▶ [RAW DATA]

--- START ---

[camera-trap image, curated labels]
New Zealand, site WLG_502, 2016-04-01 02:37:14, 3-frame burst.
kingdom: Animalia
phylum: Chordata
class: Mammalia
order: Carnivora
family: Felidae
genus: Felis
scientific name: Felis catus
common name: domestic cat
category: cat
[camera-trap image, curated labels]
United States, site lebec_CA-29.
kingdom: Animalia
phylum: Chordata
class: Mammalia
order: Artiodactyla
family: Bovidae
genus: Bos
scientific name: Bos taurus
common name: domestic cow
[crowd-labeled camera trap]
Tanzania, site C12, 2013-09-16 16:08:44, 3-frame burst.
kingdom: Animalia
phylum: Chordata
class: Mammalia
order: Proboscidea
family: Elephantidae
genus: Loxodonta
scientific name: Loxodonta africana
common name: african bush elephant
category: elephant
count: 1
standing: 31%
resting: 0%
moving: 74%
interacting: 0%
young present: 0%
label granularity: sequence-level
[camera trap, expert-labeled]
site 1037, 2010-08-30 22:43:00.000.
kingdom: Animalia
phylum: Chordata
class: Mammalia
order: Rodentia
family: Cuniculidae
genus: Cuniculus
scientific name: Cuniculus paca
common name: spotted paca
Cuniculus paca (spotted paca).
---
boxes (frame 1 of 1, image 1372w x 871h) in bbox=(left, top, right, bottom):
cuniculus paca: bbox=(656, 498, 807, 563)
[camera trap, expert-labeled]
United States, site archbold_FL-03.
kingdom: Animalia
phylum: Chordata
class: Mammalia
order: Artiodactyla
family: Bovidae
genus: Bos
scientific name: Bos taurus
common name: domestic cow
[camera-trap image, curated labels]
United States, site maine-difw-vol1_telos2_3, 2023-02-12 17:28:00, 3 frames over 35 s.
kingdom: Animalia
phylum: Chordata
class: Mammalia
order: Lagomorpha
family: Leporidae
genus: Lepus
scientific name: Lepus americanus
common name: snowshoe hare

--- END ---

▶ [TASK GOAL]
Once more, set down the full listing, verbatim.

▶ [ANSWER FOR THE TASK]
[camera-trap image, curated labels]
New Zealand, site WLG_502, 2016-04-01 02:37:14, 3-frame burst.
kingdom: Animalia
phylum: Chordata
class: Mammalia
order: Carnivora
family: Felidae
genus: Felis
scientific name: Felis catus
common name: domestic cat
category: cat
[camera-trap image, curated labels]
United States, site lebec_CA-29.
kingdom: Animalia
phylum: Chordata
class: Mammalia
order: Artiodactyla
family: Bovidae
genus: Bos
scientific name: Bos taurus
common name: domestic cow
[crowd-labeled camera trap]
Tanzania, site C12, 2013-09-16 16:08:44, 3-frame burst.
kingdom: Animalia
phylum: Chordata
class: Mammalia
order: Proboscidea
family: Elephantidae
genus: Loxodonta
scientific name: Loxodonta africana
common name: african bush elephant
category: elephant
count: 1
standing: 31%
resting: 0%
moving: 74%
interacting: 0%
young present: 0%
label granularity: sequence-level
[camera trap, expert-labeled]
site 1037, 2010-08-30 22:43:00.000.
kingdom: Animalia
phylum: Chordata
class: Mammalia
order: Rodentia
family: Cuniculidae
genus: Cuniculus
scientific name: Cuniculus paca
common name: spotted paca
Cuniculus paca (spotted paca).
---
boxes (frame 1 of 1, image 1372w x 871h) in bbox=(left, top, right, bottom):
cuniculus paca: bbox=(656, 498, 807, 563)
[camera trap, expert-labeled]
United States, site archbold_FL-03.
kingdom: Animalia
phylum: Chordata
class: Mammalia
order: Artiodactyla
family: Bovidae
genus: Bos
scientific name: Bos taurus
common name: domestic cow
[camera-trap image, curated labels]
United States, site maine-difw-vol1_telos2_3, 2023-02-12 17:28:00, 3 frames over 35 s.
kingdom: Animalia
phylum: Chordata
class: Mammalia
order: Lagomorpha
family: Leporidae
genus: Lepus
scientific name: Lepus americanus
common name: snowshoe hare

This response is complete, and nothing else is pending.